Reproduce each of the items below verbatim, line for line.

[Spatial question records]
..........

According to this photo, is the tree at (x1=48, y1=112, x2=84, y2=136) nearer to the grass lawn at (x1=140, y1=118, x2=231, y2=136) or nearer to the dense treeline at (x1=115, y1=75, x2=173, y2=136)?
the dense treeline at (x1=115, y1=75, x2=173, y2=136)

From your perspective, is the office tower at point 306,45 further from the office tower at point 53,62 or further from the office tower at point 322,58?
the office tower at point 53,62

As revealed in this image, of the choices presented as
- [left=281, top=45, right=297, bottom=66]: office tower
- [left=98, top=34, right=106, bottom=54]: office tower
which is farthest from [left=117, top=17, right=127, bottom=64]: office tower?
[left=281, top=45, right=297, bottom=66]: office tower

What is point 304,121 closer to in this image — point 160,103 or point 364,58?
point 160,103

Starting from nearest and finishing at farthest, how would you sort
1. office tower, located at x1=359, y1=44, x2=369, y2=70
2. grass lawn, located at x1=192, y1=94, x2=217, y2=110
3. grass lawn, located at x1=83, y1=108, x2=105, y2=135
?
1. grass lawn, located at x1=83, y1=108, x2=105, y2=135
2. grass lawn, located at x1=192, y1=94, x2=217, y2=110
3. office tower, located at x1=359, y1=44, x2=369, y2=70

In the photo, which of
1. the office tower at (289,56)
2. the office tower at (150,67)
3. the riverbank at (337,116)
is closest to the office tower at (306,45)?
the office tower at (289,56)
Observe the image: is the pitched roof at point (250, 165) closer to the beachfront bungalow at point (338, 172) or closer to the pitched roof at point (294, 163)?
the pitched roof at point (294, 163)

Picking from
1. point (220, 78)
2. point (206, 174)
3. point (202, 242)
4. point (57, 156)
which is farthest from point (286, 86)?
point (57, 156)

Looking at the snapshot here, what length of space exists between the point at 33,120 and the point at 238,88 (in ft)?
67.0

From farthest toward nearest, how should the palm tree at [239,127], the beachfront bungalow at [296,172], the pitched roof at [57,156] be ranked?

..........

» **Final result**
According to this photo, is the tree at (x1=48, y1=112, x2=84, y2=136) nearer to the grass lawn at (x1=140, y1=118, x2=231, y2=136) or nearer to the dense treeline at (x1=115, y1=75, x2=173, y2=136)?
the dense treeline at (x1=115, y1=75, x2=173, y2=136)

From your perspective, is the office tower at point 306,45 further from the office tower at point 53,62 or further from the office tower at point 322,58?
the office tower at point 53,62

As revealed in this image, of the choices presented as
- [left=281, top=45, right=297, bottom=66]: office tower
- [left=98, top=34, right=106, bottom=54]: office tower
which is farthest from [left=117, top=17, right=127, bottom=64]: office tower?
[left=281, top=45, right=297, bottom=66]: office tower

What is point 304,121 closer to in this image — point 160,103 or point 364,58?
point 160,103

Starting from nearest and finishing at farthest, how would you sort
1. office tower, located at x1=359, y1=44, x2=369, y2=70
2. grass lawn, located at x1=192, y1=94, x2=217, y2=110
3. grass lawn, located at x1=83, y1=108, x2=105, y2=135
?
1. grass lawn, located at x1=83, y1=108, x2=105, y2=135
2. grass lawn, located at x1=192, y1=94, x2=217, y2=110
3. office tower, located at x1=359, y1=44, x2=369, y2=70

In the photo, which of
1. the office tower at (289,56)
2. the office tower at (150,67)
3. the riverbank at (337,116)
is closest to the office tower at (306,45)?
the office tower at (289,56)
Observe the image: is the pitched roof at point (250, 165) closer to the beachfront bungalow at point (338, 172) or closer to the pitched roof at point (294, 163)?
the pitched roof at point (294, 163)

Picking from
1. point (220, 78)
2. point (206, 174)
3. point (202, 242)
4. point (57, 156)
which is farthest from point (286, 86)?
point (57, 156)

Looking at the snapshot here, what length of space exists between the point at 33,120 and the point at 238,88 (in ft)?
67.0

From farthest toward nearest, how should the palm tree at [239,127], the beachfront bungalow at [296,172], the pitched roof at [57,156] be ranked?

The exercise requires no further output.